Below are some tips to help make sure your DIY carnival has an excellent selection of prizes. It will be easier if you can answer these questions first:
- Will your event be open to the public or private?
- Will it be indoors or outside?
- Will it be hot, cold, rainy, or loud?
- Will you charge admission?
- Will people be charged to participate in games and activities?
- Will they be charged for refreshments?
- Will donations be accepted?
- Where will any proceeds go?
# 1. Know your audience (age-range and interests)
Carnival prizes for toddlers
Prizes for toddlers should focus on safety. Pay extra attention to size, durability, and source. Think balls, stuffed animals, and plastic animals. With adequate supervision, you can also consider toy cars, crayons, bubbles, and inflatables. Focusing on safety will make toddler prizes more expensive. You may opt to let them earn one or two prizes for the entire event instead of allowing one per activity.
Older kids can enjoy the same type toy listed for toddlers. But think smaller hotwheels type cars and silly pens instead of crayons. Pay attention to popular themes such as Smileys. You may also want to add simple games (cards) and friendly posters.
# 2. Estimate your audience size
Make sure you have enough prizes to go around! Keep in mind that carnival-type prizes tend to be lower quality. Inflatables will leak, stuffed animals will have bad seams. You will want to have a few extras to replace the defective toys. Also know that some items will be more popular than others.
# 3. Know your budget
You can find a wide assortment of toys and prizes online, from the 10-cent plastic gadgets that look like they belong in a trick or treat bucket to the $20 oversized stuffed animal.
Private organizations having a fun evening with a set number of kids can splurge on making sure everybody gets a nice $2-$5 prize.
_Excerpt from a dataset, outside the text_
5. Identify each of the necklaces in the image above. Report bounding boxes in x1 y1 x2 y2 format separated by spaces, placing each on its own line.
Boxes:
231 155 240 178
For community events that are open to the public, you will want a variety from 5-cent giveaways to harder to win expensive prizes.
# 4. How will prizes be paid for?
It is common for big events to give prizes on the spot that can be traded up as you win more. This requires the people running things to have a large stock of little prizes and it requires the participants to keep up with stuff until they have enough to trade.
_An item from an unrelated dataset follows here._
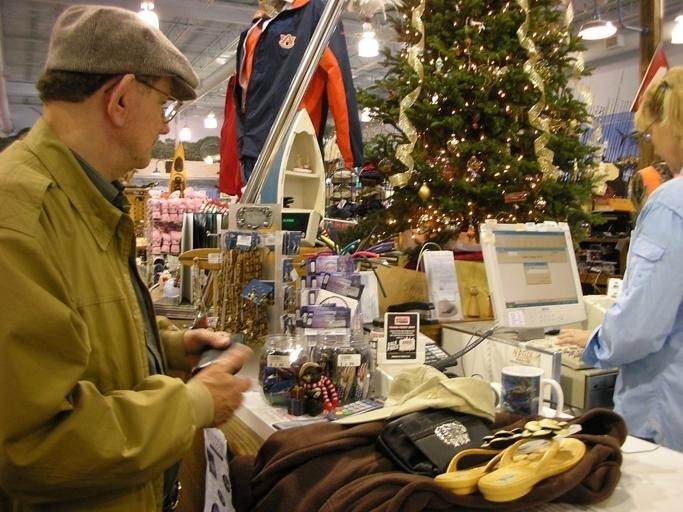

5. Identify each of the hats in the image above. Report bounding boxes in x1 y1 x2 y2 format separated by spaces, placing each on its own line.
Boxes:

If you want to keep your guests hands free, or if you want to help young kids focus on participation vs obsessing over their new little toy, you can have a system where they collect tickets, tokens, punches, stickers, or stamps.
Daycares may want to give each kid a fun hat or necklace that gets stamped with each “participation” award.
# 5. Being politically correct
If you do not know our audience well, try to stick with less objectionable toys. Water guns and swords can be seen as “war games”.